My name is Seva Gurevich, I'm from Vanderbilt University in Nashville, Tennessee.
We will discuss the structure and biological functions of arrestin proteins.
Arrestins were first discovered as proteins that bind
active phosphorylated G protein-coupled receptors (GPCRs for short).
All animals have hundreds of different GPCR sub-types, that respond to a variety of stimuli.

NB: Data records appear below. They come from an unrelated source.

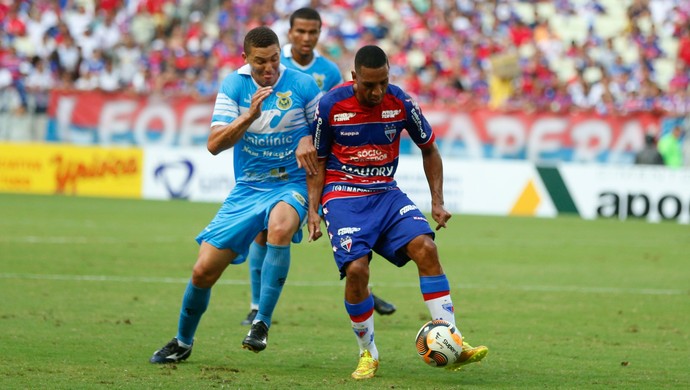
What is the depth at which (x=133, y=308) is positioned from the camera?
35.8ft

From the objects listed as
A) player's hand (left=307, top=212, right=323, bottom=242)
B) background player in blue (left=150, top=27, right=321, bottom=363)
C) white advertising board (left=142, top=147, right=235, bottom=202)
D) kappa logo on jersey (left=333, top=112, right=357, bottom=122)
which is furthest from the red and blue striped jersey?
white advertising board (left=142, top=147, right=235, bottom=202)

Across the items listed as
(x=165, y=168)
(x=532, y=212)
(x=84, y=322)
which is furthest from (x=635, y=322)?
(x=165, y=168)

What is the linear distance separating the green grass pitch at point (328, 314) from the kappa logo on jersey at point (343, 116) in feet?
5.48

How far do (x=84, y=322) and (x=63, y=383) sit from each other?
285 cm

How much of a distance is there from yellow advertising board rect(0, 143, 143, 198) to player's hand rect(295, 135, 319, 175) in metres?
19.0

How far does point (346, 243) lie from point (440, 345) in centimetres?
91

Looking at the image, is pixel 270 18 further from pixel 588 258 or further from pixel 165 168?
pixel 588 258

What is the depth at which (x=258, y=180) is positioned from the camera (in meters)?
8.52

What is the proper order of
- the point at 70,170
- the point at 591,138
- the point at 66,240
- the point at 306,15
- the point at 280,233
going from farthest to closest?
the point at 591,138
the point at 70,170
the point at 66,240
the point at 306,15
the point at 280,233

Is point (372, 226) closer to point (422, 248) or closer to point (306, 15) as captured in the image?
point (422, 248)

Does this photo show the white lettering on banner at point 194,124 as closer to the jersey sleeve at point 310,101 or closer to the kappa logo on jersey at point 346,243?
the jersey sleeve at point 310,101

Structurally, GPCR activators range from photons of light, ions,
small molecules, to peptides and to large proteins.
GPCRs activate heterotrimeric G proteins,
that's why they are called G protein-coupled receptors.
Activated G proteins, in their turn, activate a variety of intracellular effects.
Here is the structure of a prototypical GPCR, rhodopsin,
which mostly consists of the conserved GPCR core, that includes
seven transmembrane helices forming a twisted bundle.
The first discovered function of arrestins was
their role in homologous desensitization of GPCRs,
that is, the loss of sensitivity of the activated receptor.
Active receptors sequentially activate many G protein molecules.
The active receptor is phosphorylated by GRKs (GPCR kinases),
arrestins then bind active phosphorylated receptors,
blocking their coupling to G proteins.
Receptor-bound arrestins bind clathrin and clathrin adaptor AP2,
facilitating receptor internalization, and interact with
a variety of effectors initiating certain branches of signaling.